O prefeito Rodrigo Agostinho (PMDB) negou que tenha prometido reduzir a jornada de trabalho dos coletores de lixo para 6 horas, conforme o Sinserm justifica em documento enviado à subdelegacia do Ministério do Trabalho.

Ele afirmou ontem que o Ministério Público do Trabalho tem solicitado à estatal para cumprir a jornada de trabalho para qual contrata os trabalhadores. “Não temos o poder discricionário da escolha de 6 e 8 horas. O problema é o contrato de trabalho estabelecer 8 horas”, declarou.

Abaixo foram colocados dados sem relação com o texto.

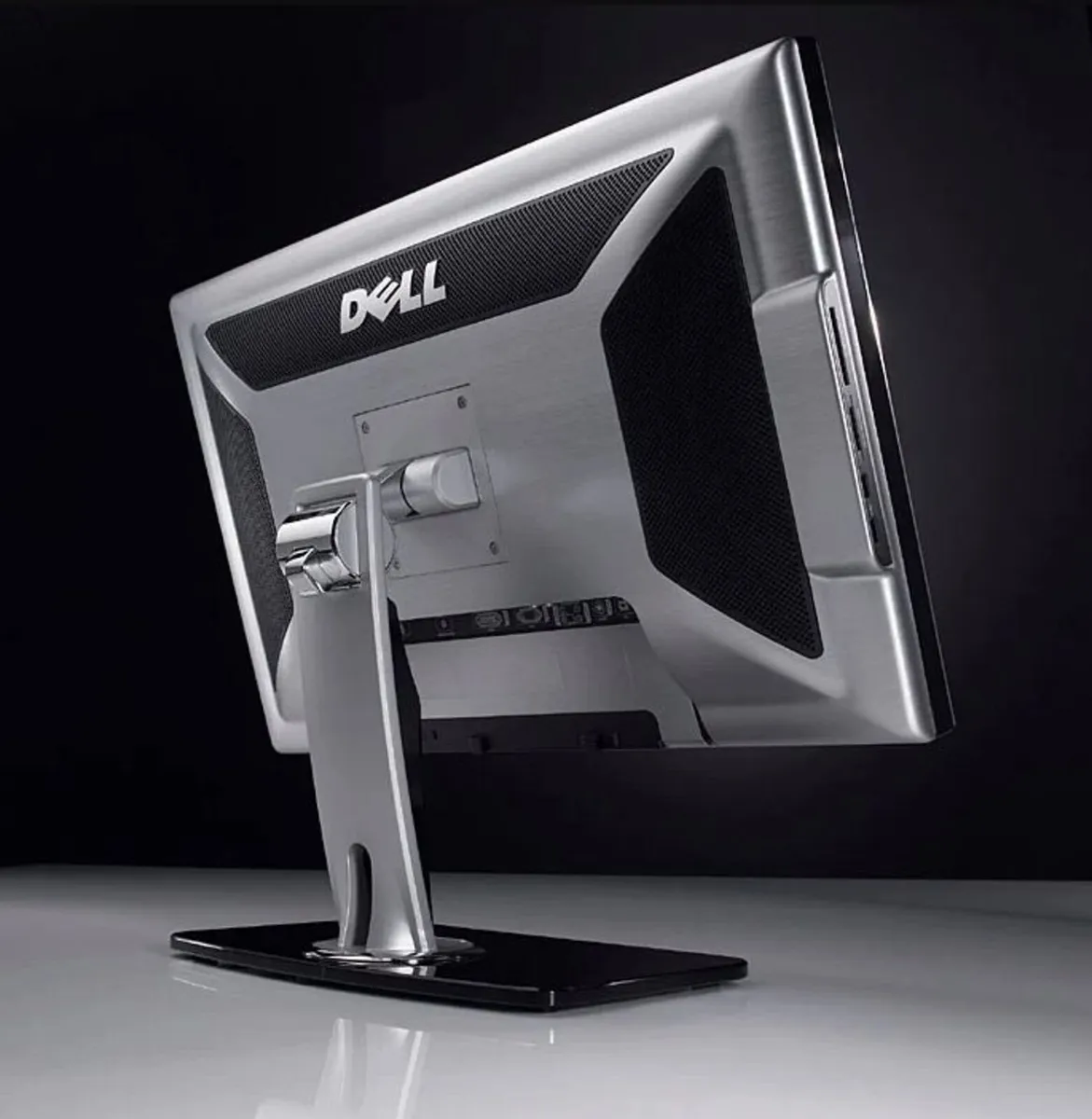 *ALMOST FREE* DELL ULTRASHARP 2707 WFPC MONITOR - Image 1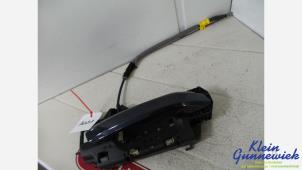 Usados Manija de puerta de 4 puertas derecha detrás Audi A4 Precio € 30,00 Norma de margen ofrecido por Klein Gunnewiek Autodemontage & Motorentechniek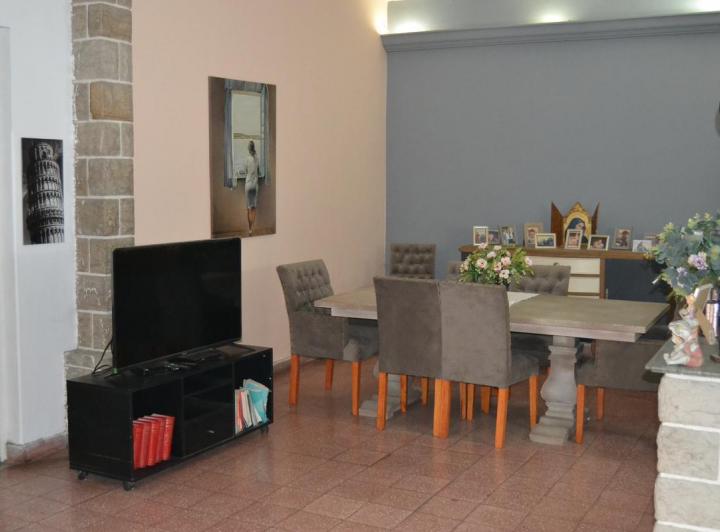 Casa con 3 dormitorios - Mejor zona de Lomas De Zamora 5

Na Emdurb há duas questões: os coletores de 6 e 8 horas e servidores administrativos têm contrato de 44 horas semanais, mas trabalham 40 semanais. “Essas duas questões precisam ser resolvidas”, admitiu o prefeito.

Rodrigo contesta o argumento do sindicato de que os coletores preferem trabalhar direto para não precisar parar para almoçar. “Existe discussão interna entre coletores e o sindicato nessa questão de voltar à Emdurb para depois terminar o serviço. Os coletores preferem trabalhar até acabar o serviço, para depois tomar banho, se alimentar e ir embora. Não bate o que o sindicato exige com que os coletores querem”, disse o prefeito.